Against this background, Signal was touted as the best alternative to WhatsApp, as it encrypts both messages, and metadata.
About WhatsApp Business and End-to-End Encryption
As you may know, WhatsApp Business was introduced to help companies connect with customers on a messaging platform that offers a more personalised experience. According to Facebook, over 175 million WhatsApp messages are sent every day to business accounts.
Some functionalities that WhatsApp Business users can access include:
- Setting quick replies for faster communication with clients
- Setting automated greeting and away messages
- Contact list organisation
- In-app payments
- Shipment tracking
WhatsApp Business has undoubtedly helped several companies, both small and large, build a strong customer base for communications, marketing announcements, and more. But how does privacy work with business interactions?
Of course, businesses use WhatsApp data within their organisation to allow employees to directly interact with customers. This would still be considered part of WhatsApp’s end-to-end encrypted messaging system. On the other hand, many large organisations choose to automate WhatsApp replies and may use third-party chatbot software providers to set this up. In this case, the message is not considered end-to-end encrypted by Facebook.
Other instances where businesses may wish to share data with third-party providers include for analytics and other marketing purposes.
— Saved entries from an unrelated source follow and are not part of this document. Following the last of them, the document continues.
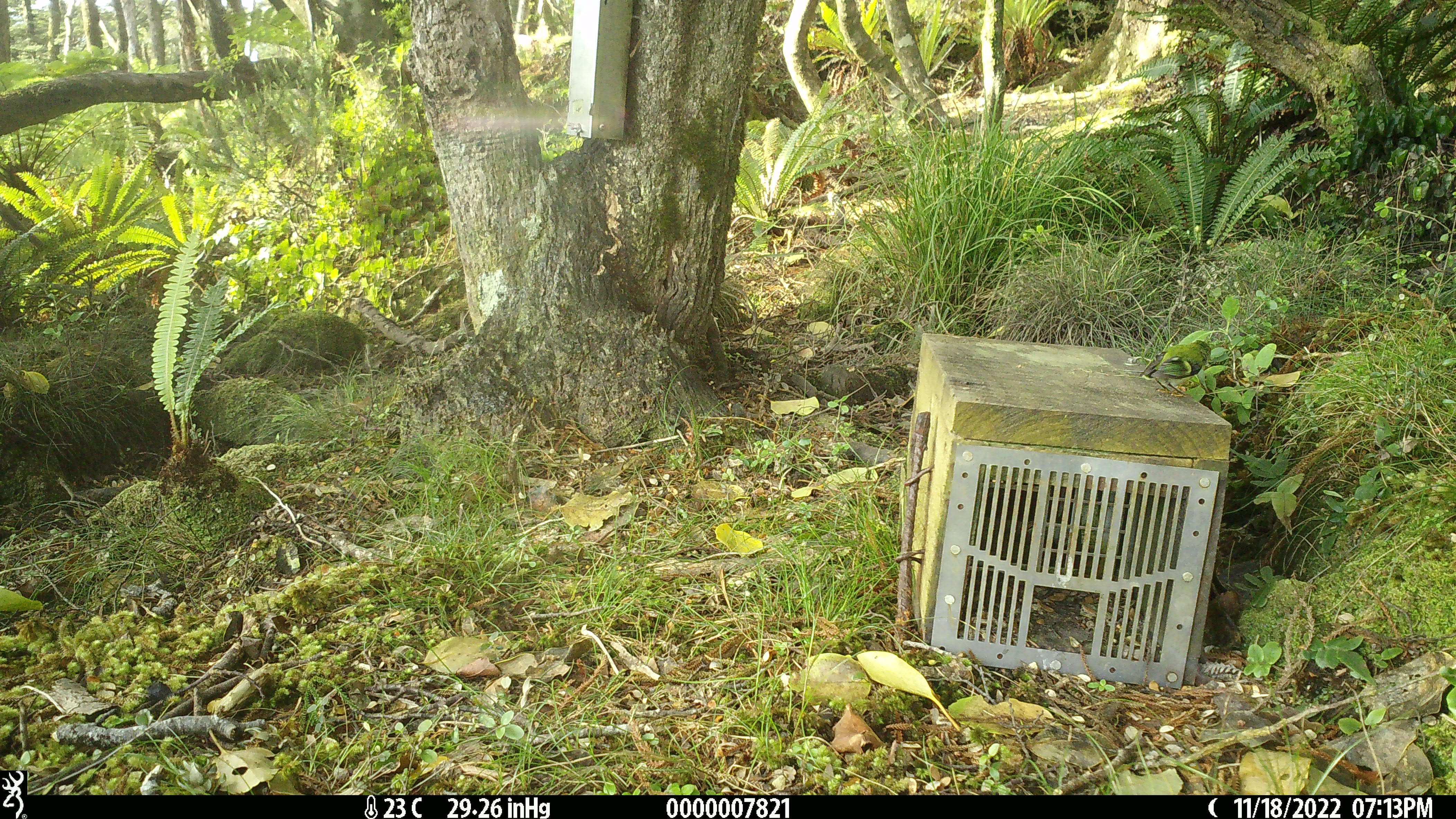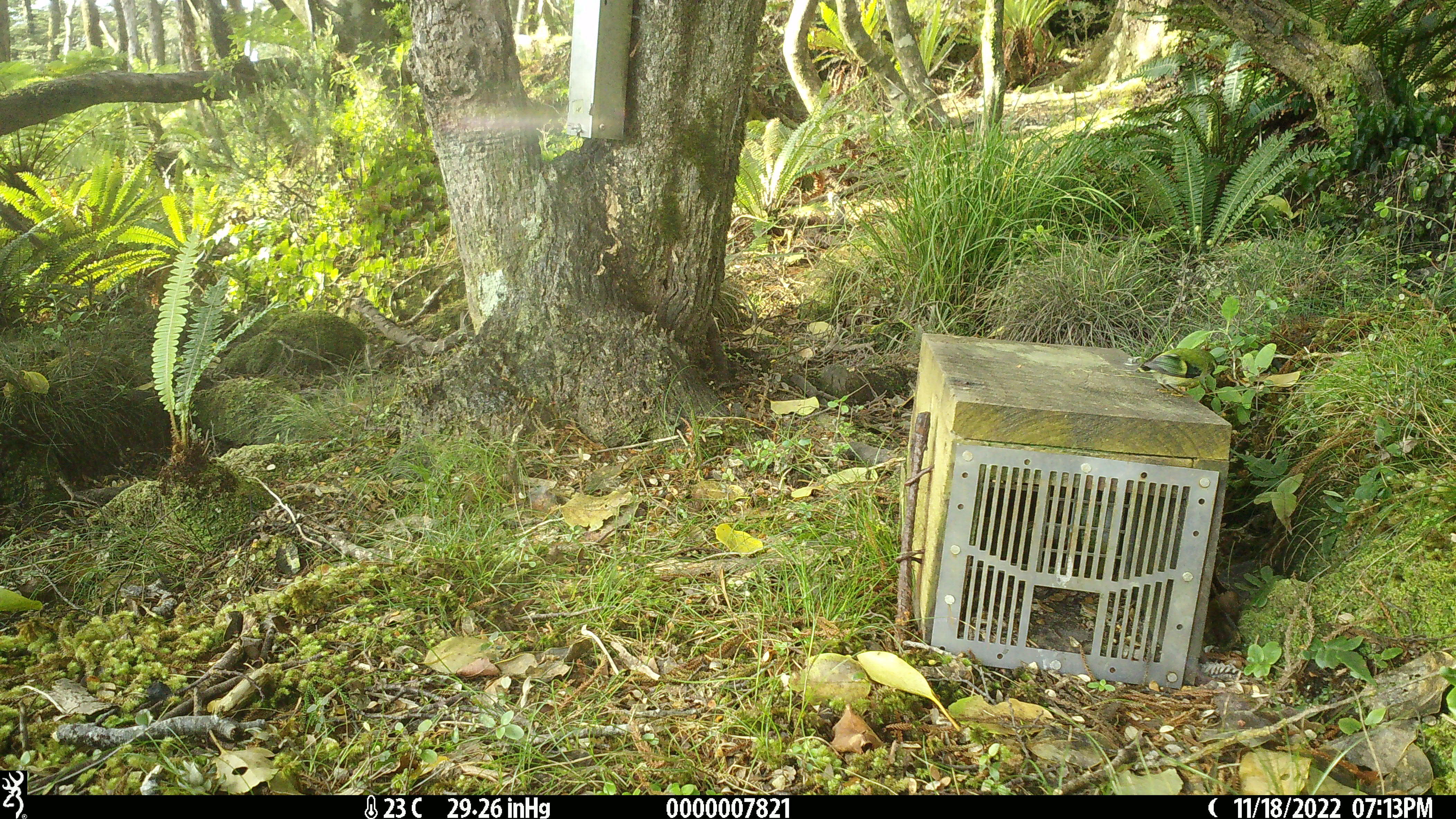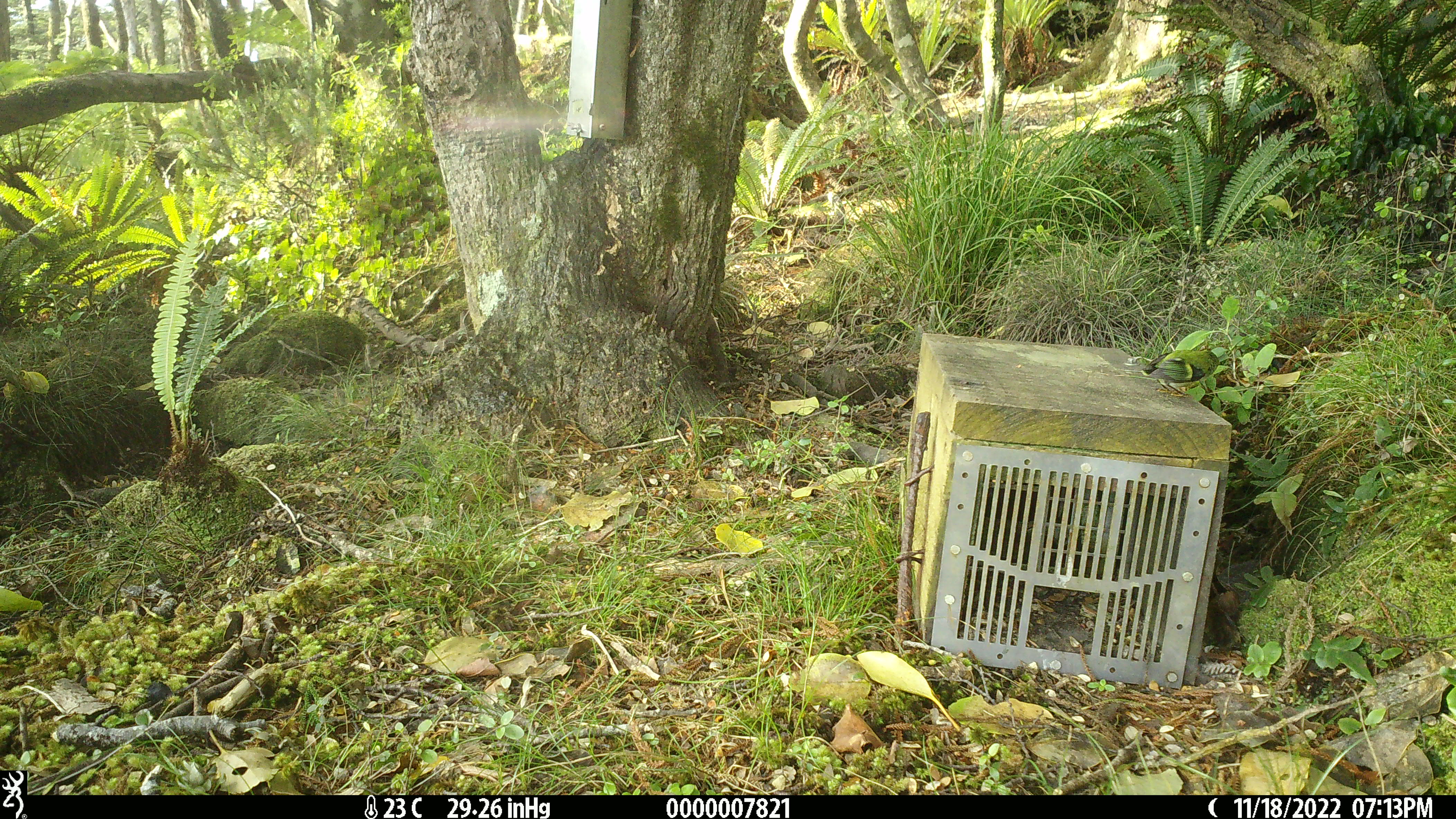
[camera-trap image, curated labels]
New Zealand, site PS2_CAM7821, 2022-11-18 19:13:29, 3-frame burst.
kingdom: Animalia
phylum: Chordata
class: Aves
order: Passeriformes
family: Acanthisittidae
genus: Acanthisitta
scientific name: Acanthisitta chloris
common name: rifleman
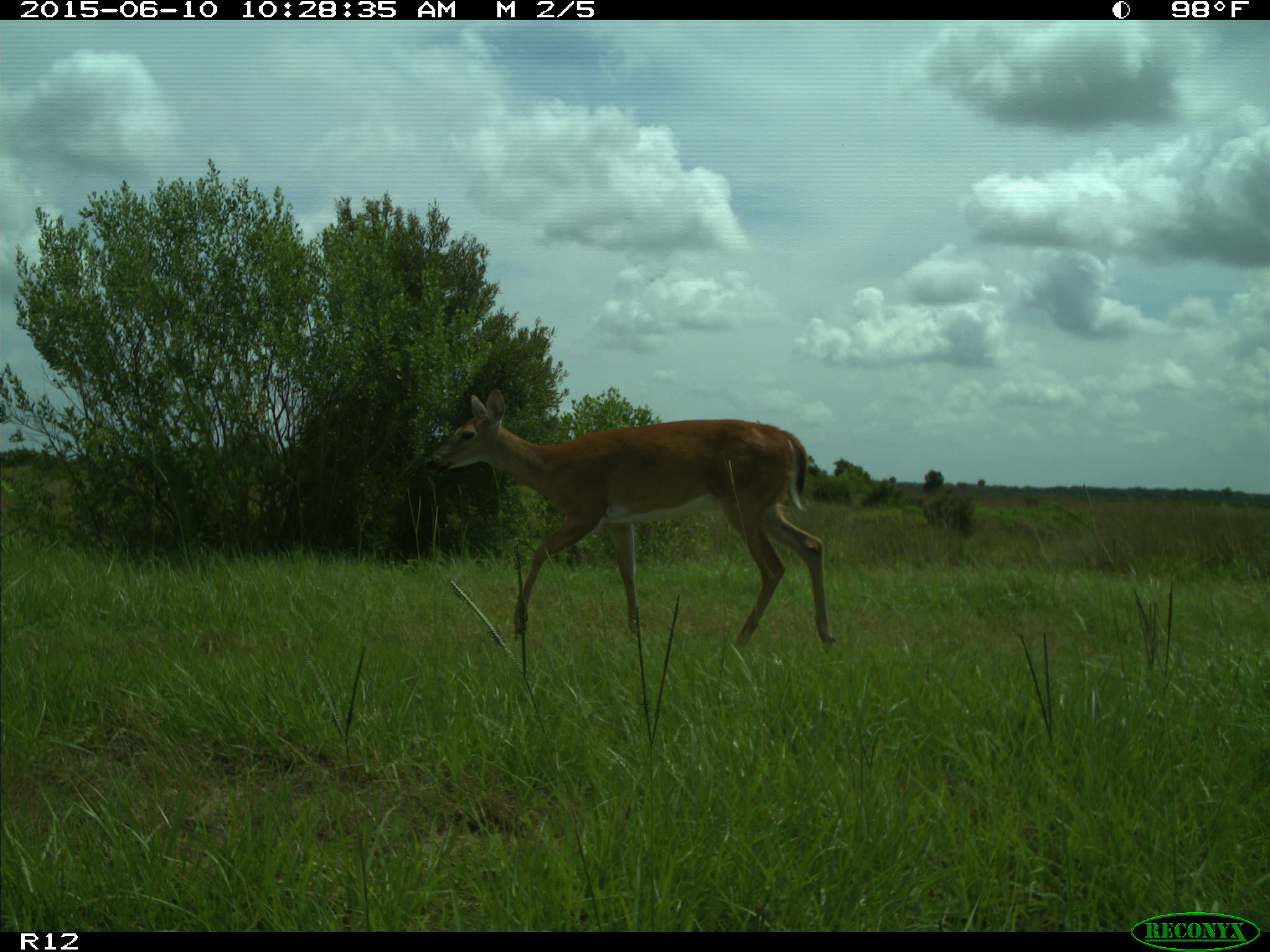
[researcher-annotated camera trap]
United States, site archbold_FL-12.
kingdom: Animalia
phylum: Chordata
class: Mammalia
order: Artiodactyla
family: Cervidae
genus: Odocoileus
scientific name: Odocoileus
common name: deer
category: unidentified deer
This third-party may be Facebook itself, wherein businesses can use the “shared hosting” service to target ads on Facebook to customers and others.
How are Users Made Aware of their Privacy Rights While Interacting with Businesses?
As seen in the image above, users are informed about end-to-end encryption with every interaction. Moreover, you need to take permission from the customer to allow the communication channels to open.
It should also be noted that Facebook policy clearly indicates that it is up to the business how it wants to use data. Even the choice to share WhatsApp user data with Facebook for targeted ads from your company relies on the permissions you set (as it always has been).
In short, there has been some miscommunication with how Facebook is collecting data from WhatsApp, especially in regard to personal messaging. On the other hand, Facebook’s statement that the new policy only affects business accounts does not clarify much on the general consensus about WhatsApp privacy issues. The fact that Facebook has always been collecting metadata from WhatsApp users, regardless of business interactions, adds more confusion to a less than reputable stance on privacy. In this regard, mandating sharing of information between the two providers only muddies the waters further. Perhaps, this wasn’t the brightest marketing move on the part of Facebook. But after much hue and cry, the percentage of users who have stopped using WhatsApp in favour of Signal and other applications, is less than significant. This indicates how prevalent and ubiquitous both WhatsApp and Facebook are in India’s business milieu.
If you are an organisation that heavily relies on WhatsApp marketing for communicating with customers effectively, consider sending out a copy of your company policy on privacy and data protection. If you have not integrated any third-party service providers with WhatsApp, including Facebook, clearly state the same and assure your customers that their data rights are well protected. Doing this will ensure that your customers don’t worry about their data or how you will use it.
Ultimately, this will build trust in your brand and help you garner their long-term loyalty.